According to my local BMW Service Manager, 88 ft-lbs is an urban legend - shows that folks will believe anything they read on the internet. If he is wrong, please advise as to the official BMW reference.

Jim


----------



## CMOS (Oct 1, 2002)

*Re: 88 ft-lbs for wheel lugs for e46 sedan is NOT CORRECT.*

Page 144, "Changing a wheel", Col. 2, para. 3 in my 2003 330i Owner's Manual (the one that comes with the car):

"torque specification: 88.5 lb ft/120 Nm"

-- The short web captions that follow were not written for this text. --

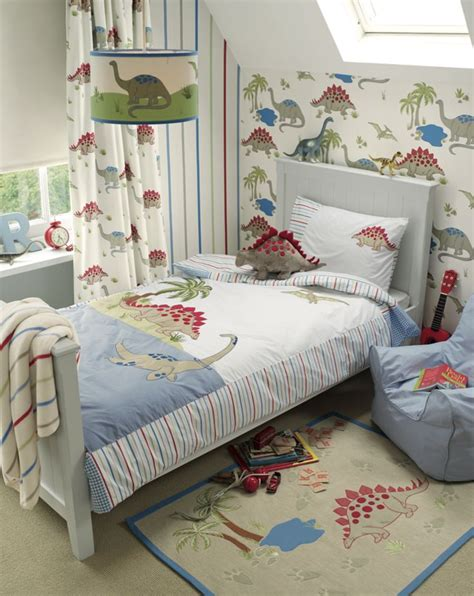 kids bedroom ideas pinterest best 10 dinosaur room decor ideas on pinterest dinosaur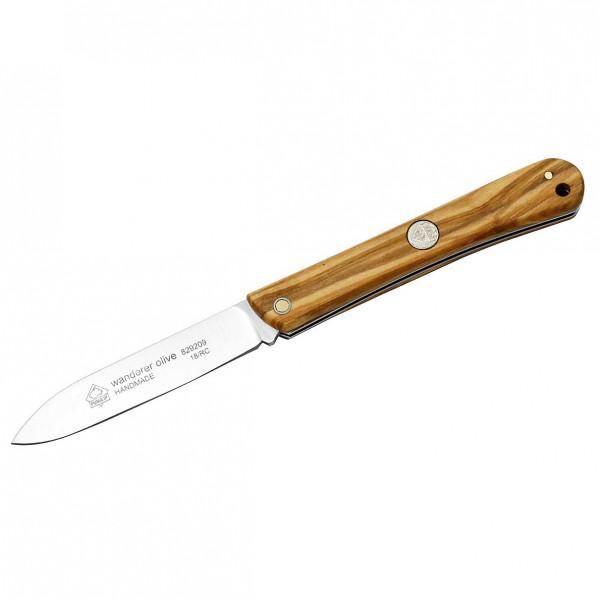 Puma IP - Taschenmesser Wanderer - Messer Gr 7,3 cm Klinge grün 269209
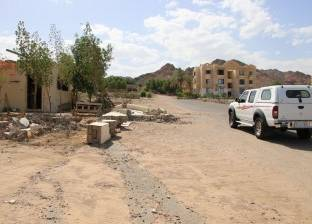 """""""تنمية المنيا الجديدة"""": مناقصة لإنارة طرق المدينة"""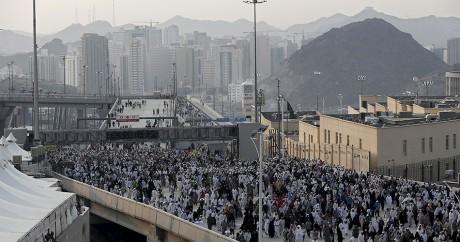 Des pèlerins à la Mecque, le 25 septembre 2015. Crédit photo: REUTERS/Ahmad Masood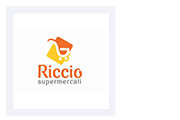 SUPERMERCATI RICCIO GROUP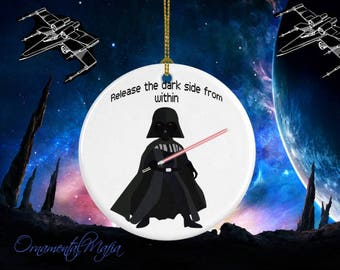 STAR WARS Pendant - Darth Vader Medallion - Porcelain Ornament - Great Gift - Personalization Available - Gifts For Kids - Ships Same Day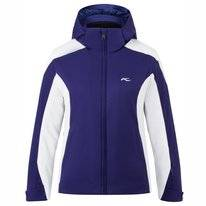 Ski Jas KJUS Girls Formula Jacket Into The Blue White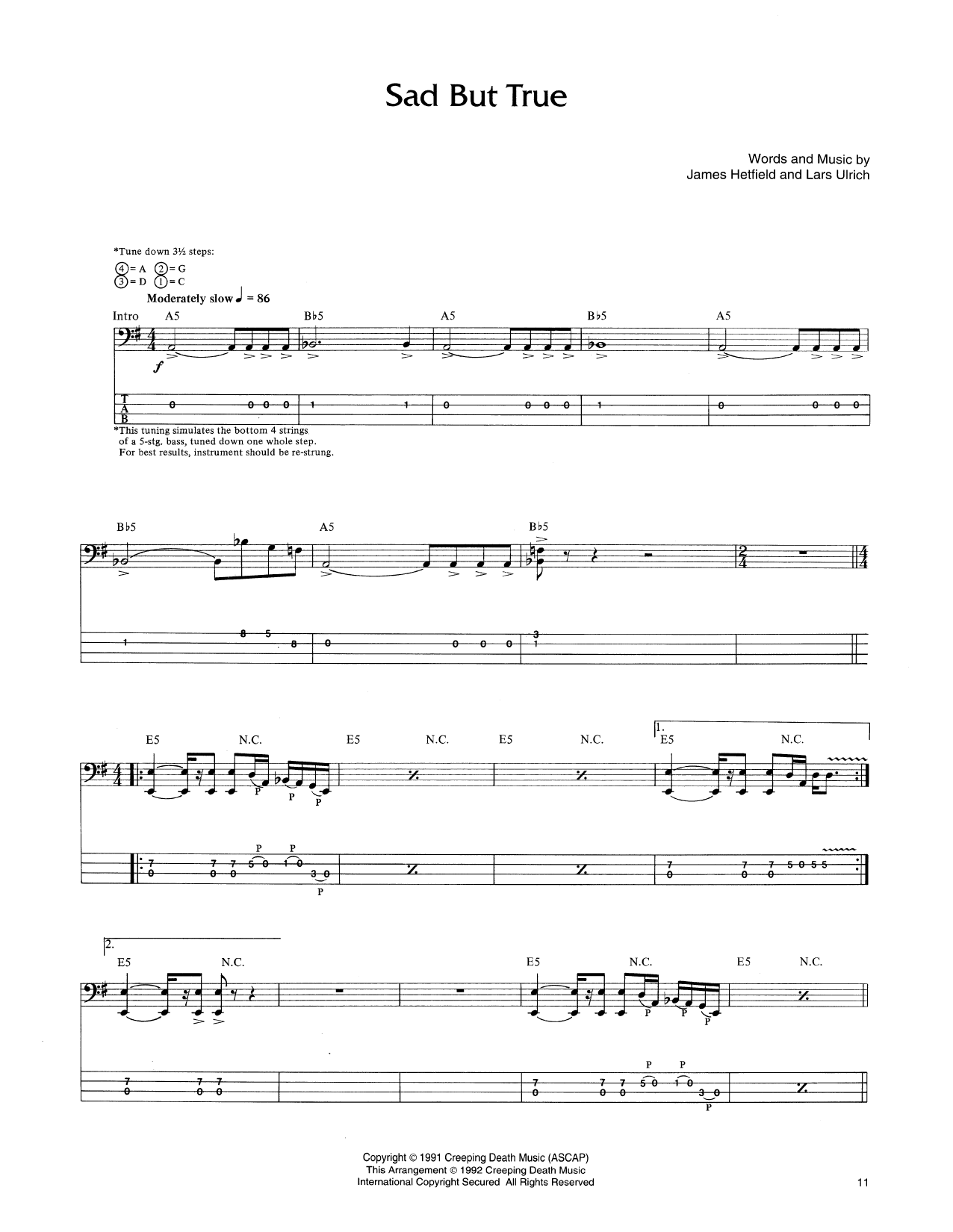 Sad but true bass guitar tab by metallica bass guitar tab 170675 metallica sad but true bass guitar tab hexwebz Image collections
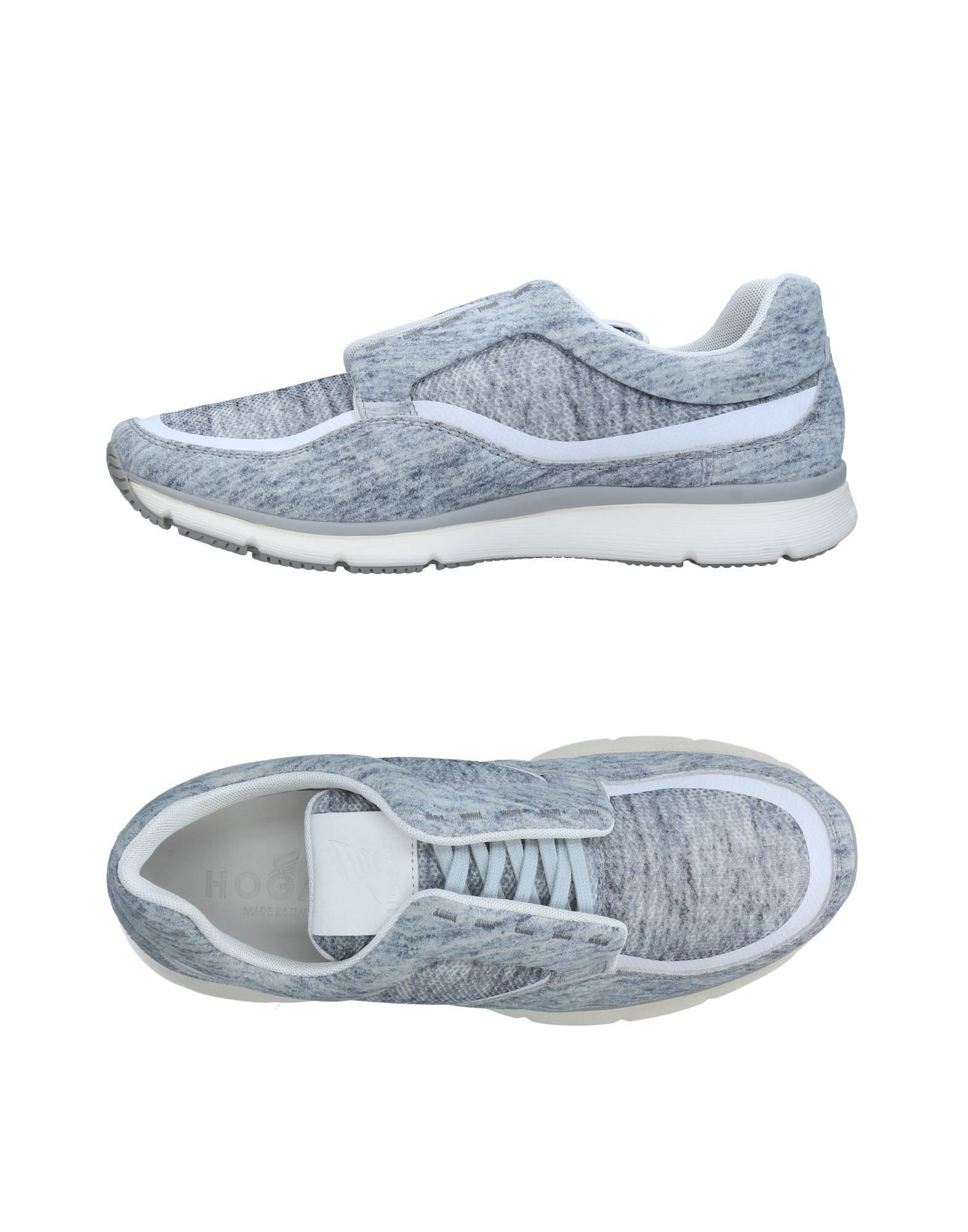 Rabatt echte Schuhe Hogan Sneakers Herren  11335738QI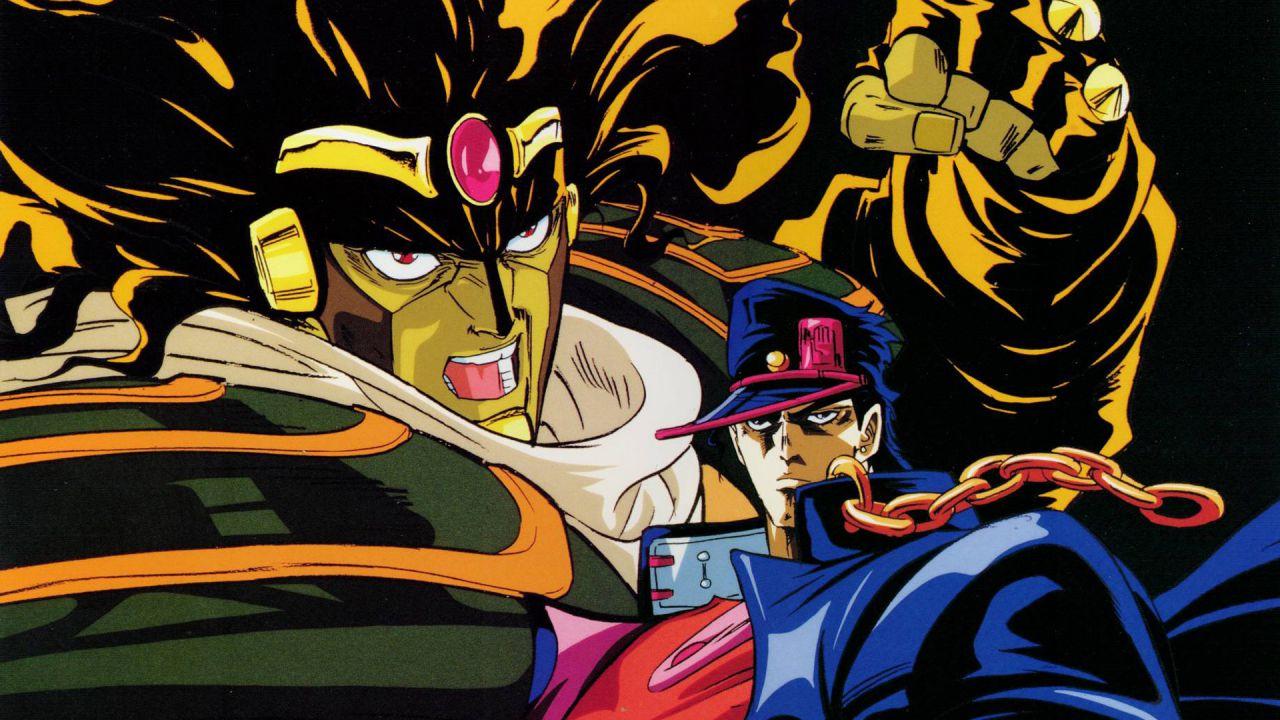 Jojo: i fan ricordano il fantastico OVA scritto da Satoshi Kon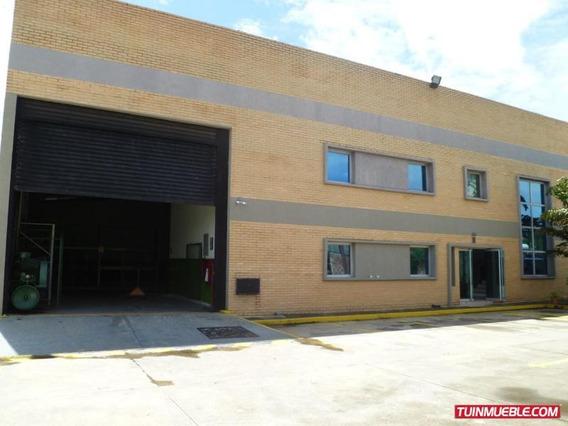 Local Comercial Galpon Venta Flor Amarillo Valen 19-17195 Ar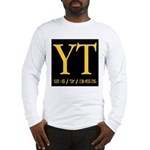 YT 24/7/365 Long Sleeve T-Shirt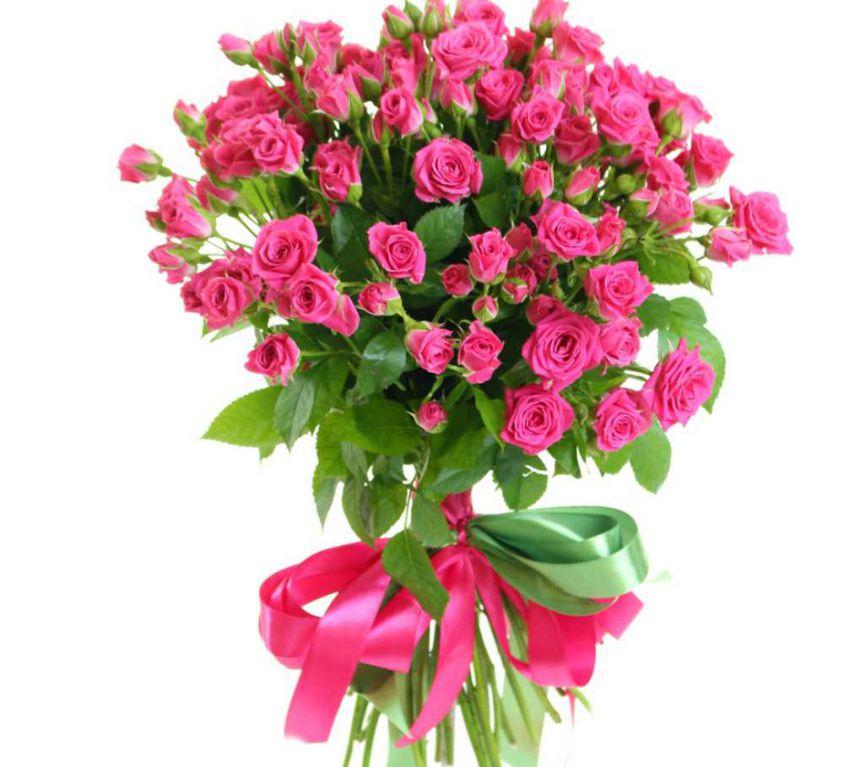 Букет сборный из кустовых роз 117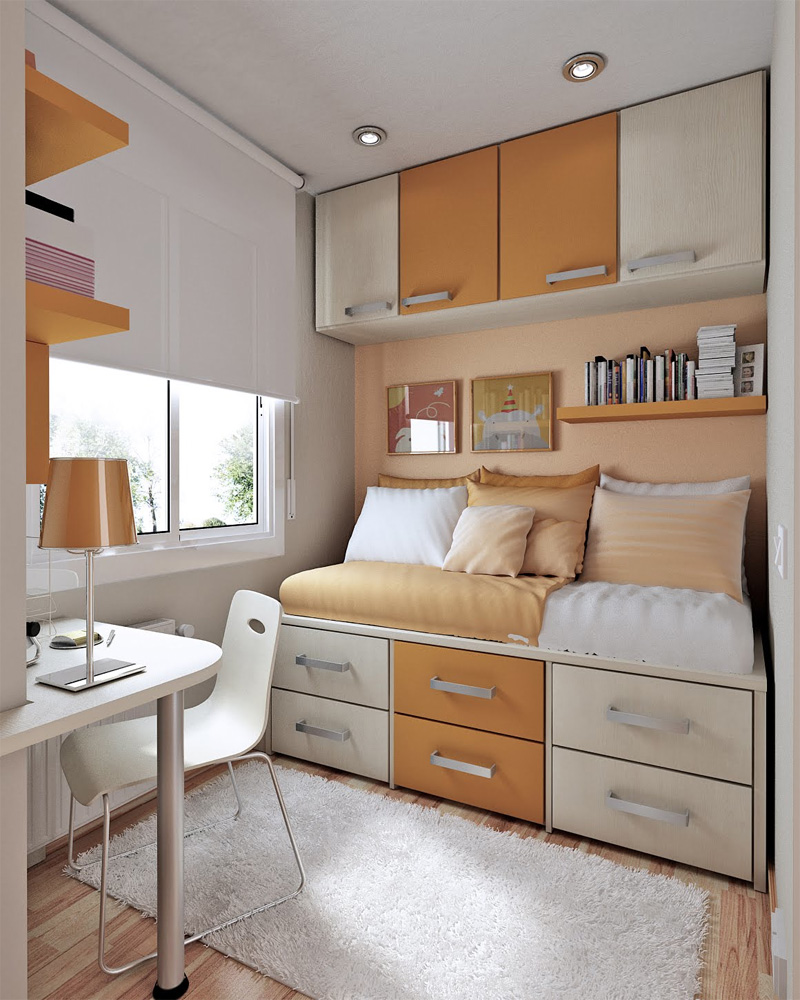 bedroom decorating ideas for teens photo - 1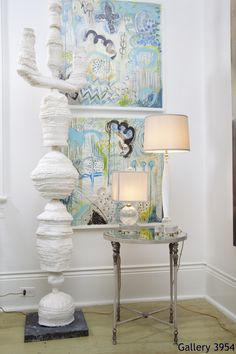 Julie Silvers turquoise paintings, large totem - with Fifi Laughlin Lamps, Kathy Slater table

Some folks will believe anything they read in the manual!



abqhudson said:


> *According to my local BMW Service Manager, 88 ft-lbs is an urban legend - shows that folks will believe anything they read on the internet. If he is wrong, please advise as to the official BMW reference.
> 
> Jim *


----------



## e46shift (Oct 12, 2002)

*Re: Re: 88 ft-lbs for wheel lugs for e46 sedan is NOT CORRECT.*



CMOS said:


> *
> Some folks will believe anything they read in the manual!
> 
> *


:lmao:


----------



## Artslinger (Sep 2, 2002)

*Re: 88 ft-lbs for wheel lugs for e46 sedan is NOT CORRECT.*



abqhudson said:


> *According to my local BMW Service Manager, 88 ft-lbs is an urban legend - shows that folks will believe anything they read on the internet. If he is wrong, please advise as to the official BMW reference.
> 
> Jim *


From my personal experiences... don't believe everything a BMW service manager tells you.


----------



## abqhudson (Dec 22, 2001)

*Thanks for the correction.*

Based on the new information - 2003 Owners Manual - my local BMW Service Manager now says that the new torque specification of 88 ft-lbs applies to all e46 cars. Thanks for the help.

Jim


----------